Today, many journalists are sharing their reflections about his life and his legacy. CNN's Dana Bash said it really well earlier today.

(BEGIN VIDEO CLIP)

DANA BASH, CNN CHIEF POLITICAL CORRESPONDENT: I want to say thank you, John McCain. Thank you for teaching reporters like me who followed you around for a living how to be serious without taking ourselves too seriously, tow to respect the political process as meaningful and not mean, and how to walk really fast in the capitol hallways which was the only way to do it when I had to keep up with you.

(END VIDEO CLIP)

STELTER: It's a beautiful tribute and there have been so many like it today. So many reporters who learned from McCain, even while challenging him and covering his campaigns aggressively.

There has been a profound sense of loss in the country in the wake of the news of McCain's death. You're hearing it from Republicans and Democrats, from lawmakers and from journalists.

And I want to show you something that Hillary Clinton said just a few minutes ago on "Meet the Press," she called in to Chuck Todd's show and the two of them talked about why at this particular moment in our history, this particularly polarizing moment in our politics, why the death of John McCain hurts so much.

(BEGIN VIDEO CLIP) HILLARY CLINTON, FORMER SECRETARY OF STATE (via telephone): He understood that we've been through perilous times before, at home and abroad, but our institutions are being severely tested right now, including his beloved Senate. And he was in every day he knew how trying to sound the alarm.

(END VIDEO CLIP)

STELTER: You think about John McCain and his presence on television, his presence in the news media. At one point, it became kind of a joke that he was the most frequently booked guest on the Sunday news shows. You know, over at "Meet the Press" he has the record for the most appearances of any guest in the history of that program, 73 times during his tenure in the Senate.

He was a straight talker, always someone with a great quote, someone you could rely on for that kind of blunt comment and journalists loved that about him.
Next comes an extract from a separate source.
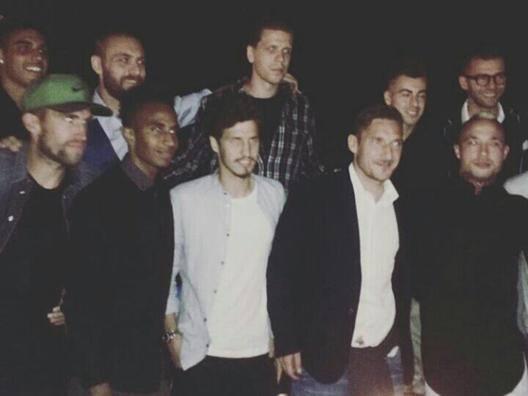 Roma, Totti protagonista a festa Nainggolan:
Of course, he was someone who knew how to use the president to his advantage and try to engage them.

And now we see here just some of the tributes, they have been pouring in across the country and around the world. The flag at half-staff at the White House today, as well as on Capitol Hill. And on newspaper front pages across the country, you will see here his home state paper, "The Arizona Republic", calling him a political giant and an Arizona legend. And here is "The New York Times," "The Washington Post" and "The Los Angeles Times".

Let's discuss McCain's life, his legacy and his relationship with the press with three people who knew him well: Dan Rather, the former anchor of the "CBS Evening News", Frank Sesno, the director of George Washington University's School of Media and Public Affairs and a former CNN Washington bureau chief and Nicolle Carol, the editor in chief of "USA Today" and previously the top editor at "The Arizona Republic".
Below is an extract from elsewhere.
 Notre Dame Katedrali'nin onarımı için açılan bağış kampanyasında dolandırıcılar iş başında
Dan, your reflections first on what McCain's passing means for our country.

DAN RATHER, FORMER CBS EVENING NEWS ANCHOR: Well, I do think it is a very special moment and a moment worth thinking about some. A John McCain who the word character probably sums him up best, he wasn't perfect, he was human and he was first to admit it, but a person with John McCain's character matched with his leadership skills is rare in any walk of life and is getting to be particularly rare in the upper reaches of our country's elected office structure.
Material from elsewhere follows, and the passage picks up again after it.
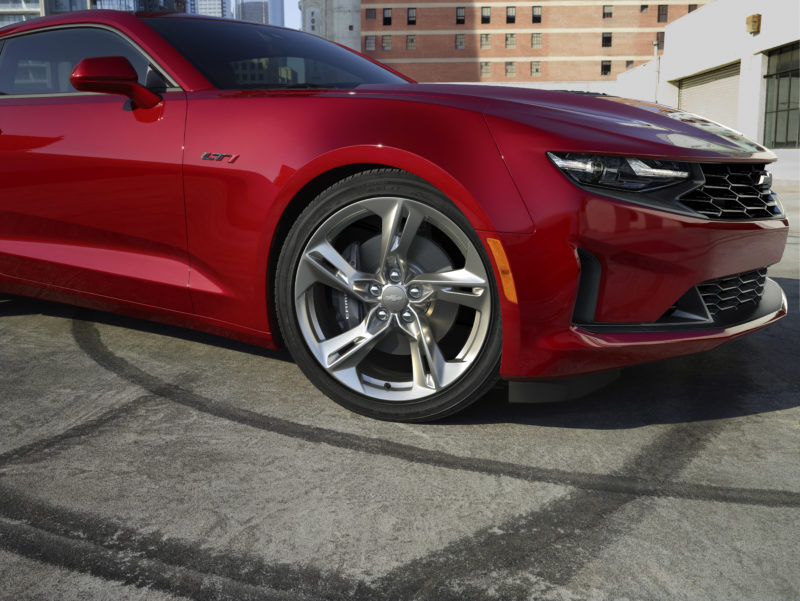 2020 Camaro features Tire Fill Alert system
[11:05:18] So I think there's that.

Then there's the other -- at a different level that McCain is that rare person whom any parent could use as an example for their children. Among other things, he finished near the bottom of his class at the naval academy. He never pretended to be the smartest guy around, but he just kept putting one foot in front of the other to make himself an accomplished naval pilot and all through life. The second thing and as a reporter who spent a good deal of time at

Washington at one point in my life, you learned to appreciate, McCain always had a first rate staff. And so, the code of the road among reporters in Washington is in judging particularly senators, you judge them by whom they select for their staffs and McCain always had -- he had a small staff, but he had a first rate staff.

Another is -- and you have mentioned it (INAUDIBLE) -- that McCain understood the press. He actually liked reporters. Now, that isn't to say he wouldn't take the hide off of you when he thought you were wrong, but he understood the importance of the press as part of our system of checks and balances. He understood how the press worked. He understood how reporters worked.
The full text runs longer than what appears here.